Key points for LLM-based multi-agent systems:
- Veracity: Explanations must be reliable and reflect the system's actual reasoning, which is challenging with LLMs prone to "hallucinations." Directly deriving explanations from the system's internal workings or logs is preferred over using proxy models.
- Global vs. Local Explanations: Global explanations describe the system's overall functionality (how and how well it works), while local explanations pertain to specific decisions. Both are crucial for understanding multi-agent system behavior.
- Explanation Concepts: Using concepts like beliefs, goals, and preferences in explanations, mirroring human reasoning, can improve their understandability. This aligns with the tendency of LLMs to generate explanations using these concepts.

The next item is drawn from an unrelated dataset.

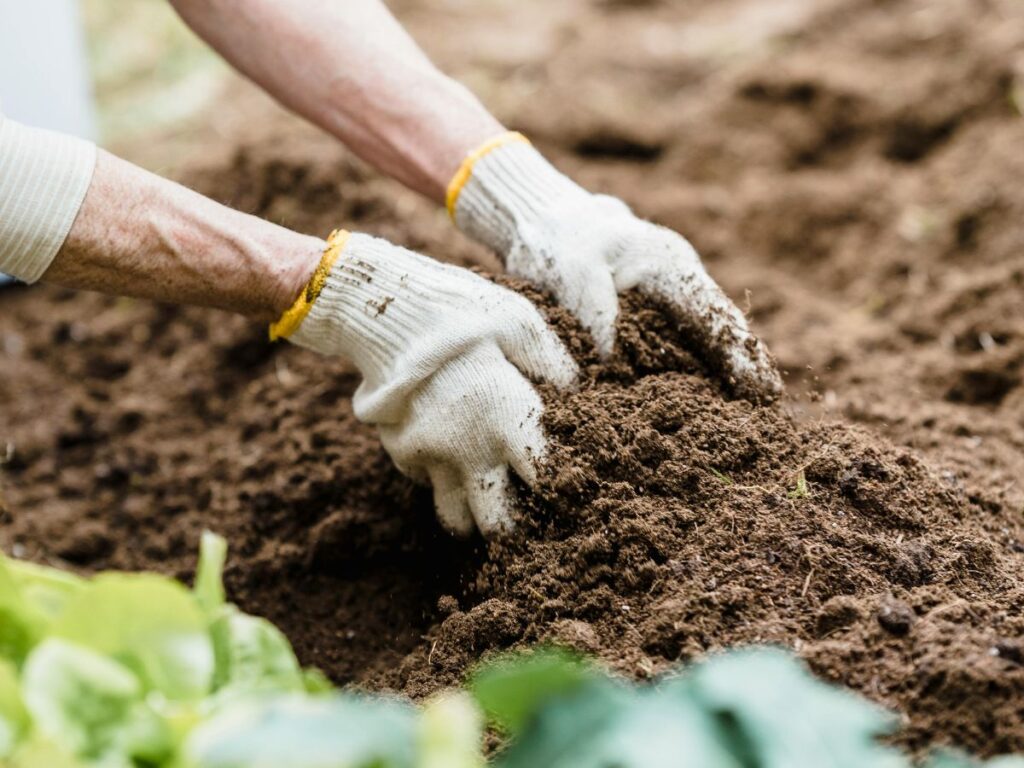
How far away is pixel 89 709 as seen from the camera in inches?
42.4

- Explanation Types: The scoresheet considers various explanation types based on questions the system can answer (e.g., factual, "why," "why not," hypothetical). This is relevant for designing interactive interfaces for querying LLM-based agents.
- Automation: Ideally, explanations should be automatically generated. The level of automation is a key factor in practical XAI. This is particularly important for multi-agent systems with complex interactions.
- Customization and Interactivity: Tailoring explanations to individual users and providing interactive exploration of explanations can enhance understanding, which can be facilitated by LLMs' natural language capabilities.
- Stakeholder Needs: Understanding the needs of various stakeholders is essential for designing effective explanations. LLMs can potentially be used to adapt explanations to different stakeholders' requirements.